OBJECTIVE: To test whether abnormally fertilized oocyte (AFO)-derived blastocysts are diploid and can be rescued for clinical use. DESIGN: Longitudinal-cohort study from January 2015 to September 2016 involving IVF cycles with preimplantation genetic testing for aneuploidy (PGT-A). Ploidy assessment was incorporated whenever a blastocyst from a monopronuclear (1PN) or tripronuclear zygote (2PN + 1 smaller PN; 2.1 PN) was obtained. SETTING: Private IVF clinics and genetics laboratories. PATIENT(S): A total of 556 women undergoing 719 PGT-A cycles. INTERVENTION(S): Conventional chromosome analysis was performed on trophectoderm biopsies by quantitative polymerase chain reaction. For AFO-derived blastocysts, ploidy assessment was performed on the same biopsy with the use of allele ratios for hetorozygous SNPs analyzed by means of next-generation sequencing (1:1 = diploid; 2:1 = triploid; loss of heterozygosity = haploid). Balanced-diploid 1PN- and 2.1PN-derived blastocysts were transferred in the absence of normally fertilized transferable embryos.

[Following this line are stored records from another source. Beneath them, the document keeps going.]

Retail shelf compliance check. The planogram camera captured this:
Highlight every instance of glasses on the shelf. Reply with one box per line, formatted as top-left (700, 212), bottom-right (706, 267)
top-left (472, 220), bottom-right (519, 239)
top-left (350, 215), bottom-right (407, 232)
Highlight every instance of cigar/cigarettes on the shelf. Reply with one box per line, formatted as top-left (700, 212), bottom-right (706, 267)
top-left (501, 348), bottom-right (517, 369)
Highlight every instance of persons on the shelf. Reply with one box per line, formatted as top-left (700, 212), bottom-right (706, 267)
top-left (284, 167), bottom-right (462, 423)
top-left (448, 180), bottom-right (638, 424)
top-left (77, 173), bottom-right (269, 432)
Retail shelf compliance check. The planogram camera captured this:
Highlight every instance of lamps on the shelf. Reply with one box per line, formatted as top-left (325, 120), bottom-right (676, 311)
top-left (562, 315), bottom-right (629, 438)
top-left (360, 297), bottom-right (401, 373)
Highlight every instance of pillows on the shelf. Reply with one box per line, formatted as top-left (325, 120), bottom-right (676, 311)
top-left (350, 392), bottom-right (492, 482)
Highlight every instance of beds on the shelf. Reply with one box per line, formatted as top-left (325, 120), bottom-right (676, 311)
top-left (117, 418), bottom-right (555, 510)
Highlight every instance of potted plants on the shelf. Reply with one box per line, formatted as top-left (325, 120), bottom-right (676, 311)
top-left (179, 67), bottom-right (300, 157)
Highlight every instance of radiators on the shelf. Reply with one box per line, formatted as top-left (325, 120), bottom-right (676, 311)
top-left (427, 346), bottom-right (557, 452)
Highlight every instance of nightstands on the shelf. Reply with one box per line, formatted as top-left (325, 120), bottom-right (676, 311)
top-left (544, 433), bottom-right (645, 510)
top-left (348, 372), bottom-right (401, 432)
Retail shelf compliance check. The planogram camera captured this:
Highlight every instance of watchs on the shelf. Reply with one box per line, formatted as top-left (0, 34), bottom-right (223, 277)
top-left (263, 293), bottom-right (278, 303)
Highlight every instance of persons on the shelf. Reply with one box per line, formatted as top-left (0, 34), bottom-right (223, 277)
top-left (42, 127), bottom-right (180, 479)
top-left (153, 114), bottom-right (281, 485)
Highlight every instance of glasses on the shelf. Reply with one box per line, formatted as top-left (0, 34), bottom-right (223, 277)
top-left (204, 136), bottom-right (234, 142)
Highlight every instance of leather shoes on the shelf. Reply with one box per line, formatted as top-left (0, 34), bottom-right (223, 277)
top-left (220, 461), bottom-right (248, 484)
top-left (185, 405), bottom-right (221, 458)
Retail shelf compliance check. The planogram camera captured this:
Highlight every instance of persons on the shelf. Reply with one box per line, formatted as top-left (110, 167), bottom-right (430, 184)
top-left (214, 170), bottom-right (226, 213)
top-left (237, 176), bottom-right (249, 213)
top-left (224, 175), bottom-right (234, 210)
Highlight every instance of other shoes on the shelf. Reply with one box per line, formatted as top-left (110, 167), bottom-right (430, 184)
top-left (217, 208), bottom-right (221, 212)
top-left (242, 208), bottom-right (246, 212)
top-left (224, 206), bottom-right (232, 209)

MAIN OUTCOME MEASURE(S): Ploidy constitution and clinical value of AFO-derived blastocysts in IVF PGT-A cycles. RESULT(S): Of the 5,026 metaphase II oocytes injected, 5.2% and 0.7% showed 1PN and 2.1PN, respectively. AFOs showed compromised embryo development (P<.01). Twenty-seven AFO-derived blastocysts were analyzed for ploidy constitution. The 1PN-derived blastocysts were mostly diploid (n = 9/13; 69.2%), a few were haploid (n = 3/13; 23.1%), and one was triploid (n = 1/13; 7.7%). The 2.1PN-derived blastocysts were also mostly diploid (n = 12/14; 85.7%), and the remainder were triploid. Twenty-six PGT-A cycles resulted in one or more AFO-derived blastocysts (n = 26/719; 3.6%). Overall, eight additional balanced-diploid transferable embryos were obtained from AFOs. In three cycles, the only balanced-diploid blastocyst produced was from an AFO (n = 3/719; 0.4%). Three AFO-derived live births were achieved: one from a 1PN zygote and two from 2.1PN zygotes. CONCLUSION(S): Enhanced PGT-A technologies incorporating reliable ploidy assessment provide an effective tool to rescue AFO-derived blastocysts for clinical use.